Né·es aux quatre coins du monde, huit Ivryen·nes ont été proposé·es candidat·es du Tiers citoyen lors d’une votation préalable aux dernières élections municipales. Inéligibles car de nationalités extra-européennes, ils et elles ont été désigné·es conseiller·ères associé·es et participeront tout au long du mandat aux instances internes de la majorité municipale. Un acte fort qui prouve - s’il en était besoin - qu’Ivry est bien une terre d’accueil. « Deux d’entre eux - Amadou Sadio Sidibé et Saifaoulaye Diallo, 19 ans - sont d’anciens mineurs isolés venus de Guinée », précise Jean-Charles Canu, co-fondateur et coprésident de la Saji (Soutien aux jeunes isolés).

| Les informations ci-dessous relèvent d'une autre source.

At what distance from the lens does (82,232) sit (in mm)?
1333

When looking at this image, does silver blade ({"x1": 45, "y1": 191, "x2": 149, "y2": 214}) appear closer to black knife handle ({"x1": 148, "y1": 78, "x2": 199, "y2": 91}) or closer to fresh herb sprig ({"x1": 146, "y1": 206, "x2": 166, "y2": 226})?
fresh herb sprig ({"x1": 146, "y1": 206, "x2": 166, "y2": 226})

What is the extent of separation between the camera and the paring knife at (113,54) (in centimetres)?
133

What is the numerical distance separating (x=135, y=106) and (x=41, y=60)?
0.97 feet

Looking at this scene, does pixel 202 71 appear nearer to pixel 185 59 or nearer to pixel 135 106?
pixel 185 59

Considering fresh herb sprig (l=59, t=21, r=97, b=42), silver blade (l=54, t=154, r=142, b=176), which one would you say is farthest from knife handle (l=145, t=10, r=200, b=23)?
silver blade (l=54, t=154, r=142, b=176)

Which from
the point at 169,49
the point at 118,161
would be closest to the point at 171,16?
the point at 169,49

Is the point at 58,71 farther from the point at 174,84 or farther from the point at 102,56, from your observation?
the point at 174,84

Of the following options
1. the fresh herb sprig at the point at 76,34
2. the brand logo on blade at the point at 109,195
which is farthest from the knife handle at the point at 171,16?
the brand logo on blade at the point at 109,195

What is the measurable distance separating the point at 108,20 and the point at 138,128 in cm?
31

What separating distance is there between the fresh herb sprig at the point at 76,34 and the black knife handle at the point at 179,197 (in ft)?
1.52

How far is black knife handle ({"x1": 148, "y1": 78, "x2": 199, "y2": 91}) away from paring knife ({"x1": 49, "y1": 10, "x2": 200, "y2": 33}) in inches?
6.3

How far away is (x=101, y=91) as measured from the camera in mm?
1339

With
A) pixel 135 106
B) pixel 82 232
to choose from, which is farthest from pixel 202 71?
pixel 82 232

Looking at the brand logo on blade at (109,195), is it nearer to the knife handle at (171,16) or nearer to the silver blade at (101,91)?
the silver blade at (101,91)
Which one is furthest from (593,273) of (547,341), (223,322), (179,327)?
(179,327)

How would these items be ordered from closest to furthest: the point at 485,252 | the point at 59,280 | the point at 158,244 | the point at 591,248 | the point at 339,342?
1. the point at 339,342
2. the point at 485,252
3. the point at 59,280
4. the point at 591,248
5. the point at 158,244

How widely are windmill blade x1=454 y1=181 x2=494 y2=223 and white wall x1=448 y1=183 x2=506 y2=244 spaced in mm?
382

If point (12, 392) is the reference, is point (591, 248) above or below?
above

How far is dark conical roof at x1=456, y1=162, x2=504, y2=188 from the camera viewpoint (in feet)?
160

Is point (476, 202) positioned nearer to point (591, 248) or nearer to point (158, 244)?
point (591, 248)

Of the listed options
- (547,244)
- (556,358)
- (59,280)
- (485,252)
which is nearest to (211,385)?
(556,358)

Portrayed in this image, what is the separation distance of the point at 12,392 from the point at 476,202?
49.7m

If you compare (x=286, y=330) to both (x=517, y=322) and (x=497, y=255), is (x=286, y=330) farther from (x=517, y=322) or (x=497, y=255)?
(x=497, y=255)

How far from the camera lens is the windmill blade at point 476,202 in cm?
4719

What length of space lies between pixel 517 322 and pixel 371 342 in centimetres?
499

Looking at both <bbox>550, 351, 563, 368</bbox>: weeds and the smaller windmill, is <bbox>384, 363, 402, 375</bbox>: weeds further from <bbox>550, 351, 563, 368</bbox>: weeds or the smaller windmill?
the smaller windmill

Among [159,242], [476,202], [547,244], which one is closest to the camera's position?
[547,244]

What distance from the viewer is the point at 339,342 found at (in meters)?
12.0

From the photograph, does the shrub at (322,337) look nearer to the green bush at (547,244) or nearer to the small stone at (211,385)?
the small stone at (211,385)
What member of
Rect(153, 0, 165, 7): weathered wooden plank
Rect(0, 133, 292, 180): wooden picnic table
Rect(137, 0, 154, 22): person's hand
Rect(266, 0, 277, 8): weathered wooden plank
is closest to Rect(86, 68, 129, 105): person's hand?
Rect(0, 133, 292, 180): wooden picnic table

L’association ivryenne est née en 2024 d’une mobilisation citoyenne pour aider le campement de jeunes réfugiés mineurs isolés sous le pont Nelson Mandela en 2022. Ces centaines de mineurs arrivaient d’Afrique subsaharienne, du Pakistan et d’Afghanistan. « Amadou et Saifaoulaye ont dormi à la rue puis été mis à l’abri au gymnase des Épinettes. Nous les avons accompagnés et continuons à les suivre. Et aujourd’hui, ils sont conseillers associés. C’est génial ! »
Accès aux droits
Cette histoire est à découvrir parmi beaucoup d’autres à l’Espace Gérard Philipe dans le second et dernier volet de l’exposition Ivry, terre d’accueil. Roumains, Palestiniens, Ivoiriens, Guinéens, Afghans… De 1980 à 2025, de nouvelles populations ont choisi de quitter leur pays pour vivre en France, d’autres ont fui face à la guerre, la misère ou aux changements climatiques. Malgré un contexte national français répressif envers les étrangers, nombreux ont été et sont toujours accueillis à Ivry. La ville messagère de la paix permet à chacun un égal accès aux services publics ivryens. Cette tradition d’accueil est également portée par l’engagement des citoyens et acteurs associatifs, parties prenantes de l’exposition.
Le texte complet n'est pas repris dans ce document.